Records from a spatial question set
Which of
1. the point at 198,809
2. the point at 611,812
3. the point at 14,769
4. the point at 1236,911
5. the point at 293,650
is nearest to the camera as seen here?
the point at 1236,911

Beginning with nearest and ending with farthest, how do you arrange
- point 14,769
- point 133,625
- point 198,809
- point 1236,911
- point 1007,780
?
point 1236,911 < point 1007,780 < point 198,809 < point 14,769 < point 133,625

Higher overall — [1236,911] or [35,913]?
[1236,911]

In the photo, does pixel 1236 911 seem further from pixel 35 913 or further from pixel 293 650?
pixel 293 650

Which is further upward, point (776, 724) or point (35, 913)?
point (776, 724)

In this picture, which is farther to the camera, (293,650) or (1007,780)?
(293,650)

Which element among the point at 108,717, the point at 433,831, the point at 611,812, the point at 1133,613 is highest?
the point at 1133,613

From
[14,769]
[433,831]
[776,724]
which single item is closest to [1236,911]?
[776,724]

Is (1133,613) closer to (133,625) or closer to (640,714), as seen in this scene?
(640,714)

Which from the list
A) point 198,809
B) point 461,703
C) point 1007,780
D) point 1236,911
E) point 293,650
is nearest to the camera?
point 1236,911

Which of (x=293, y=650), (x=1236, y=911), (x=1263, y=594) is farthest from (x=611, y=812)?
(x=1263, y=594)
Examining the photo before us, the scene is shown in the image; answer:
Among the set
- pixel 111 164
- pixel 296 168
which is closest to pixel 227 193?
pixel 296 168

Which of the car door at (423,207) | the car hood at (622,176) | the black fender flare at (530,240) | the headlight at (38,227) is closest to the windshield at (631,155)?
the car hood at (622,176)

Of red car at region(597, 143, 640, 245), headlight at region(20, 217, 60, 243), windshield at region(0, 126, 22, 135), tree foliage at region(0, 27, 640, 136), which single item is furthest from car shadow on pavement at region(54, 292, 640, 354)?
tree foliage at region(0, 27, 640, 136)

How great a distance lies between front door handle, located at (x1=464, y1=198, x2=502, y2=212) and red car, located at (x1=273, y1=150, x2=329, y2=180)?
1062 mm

:: To be done ::
Repeat the material in full, exactly as it stands.

:: Reply to the exercise ::
Which of
1. the point at 198,809
2. the point at 611,812
3. the point at 14,769
4. the point at 1236,911
5. the point at 293,650
is nearest to the camera as seen here?
the point at 1236,911

Beginning with nearest and ending with farthest, how do you arrange
- point 14,769
- point 133,625
- point 198,809
- point 1236,911
- point 1007,780
?
point 1236,911 < point 1007,780 < point 198,809 < point 14,769 < point 133,625

Higher overall — [1236,911] or [35,913]?
[1236,911]

In the photo, does pixel 1236 911 seem further from pixel 35 913 or further from pixel 293 650?
pixel 293 650

Which is further upward, point (776, 724) or point (35, 913)?
point (776, 724)

In this picture, which is farther to the camera, (293,650) or (1007,780)?
(293,650)

Which element among the point at 108,717, the point at 433,831, the point at 611,812, the point at 1133,613 is highest?
the point at 1133,613

From
[14,769]
[433,831]
[776,724]
which single item is closest to [1236,911]?
[776,724]

Is (1133,613) closer to (133,625) or closer to (640,714), as seen in this scene?
(640,714)

Which from the list
A) point 198,809
B) point 461,703
C) point 1007,780
D) point 1236,911
E) point 293,650
is nearest to the camera?
point 1236,911

Which of (x=293, y=650), (x=1236, y=911), (x=1263, y=594) is farthest from (x=611, y=812)?
(x=1263, y=594)
Examining the photo before us, the scene is shown in the image; answer:
Among the set
- pixel 111 164
- pixel 296 168
which is closest to pixel 227 193?
pixel 296 168

Which of the car door at (423,207) | the car hood at (622,176) | the black fender flare at (530,240) | the headlight at (38,227) is closest to the windshield at (631,155)?
the car hood at (622,176)

Of red car at region(597, 143, 640, 245), headlight at region(20, 217, 60, 243), windshield at region(0, 126, 22, 135), tree foliage at region(0, 27, 640, 136), which single item is furthest from car shadow on pavement at region(54, 292, 640, 354)?
tree foliage at region(0, 27, 640, 136)

How great a distance lies between front door handle, located at (x1=464, y1=198, x2=502, y2=212) and red car, located at (x1=273, y1=150, x2=329, y2=180)?
1062 mm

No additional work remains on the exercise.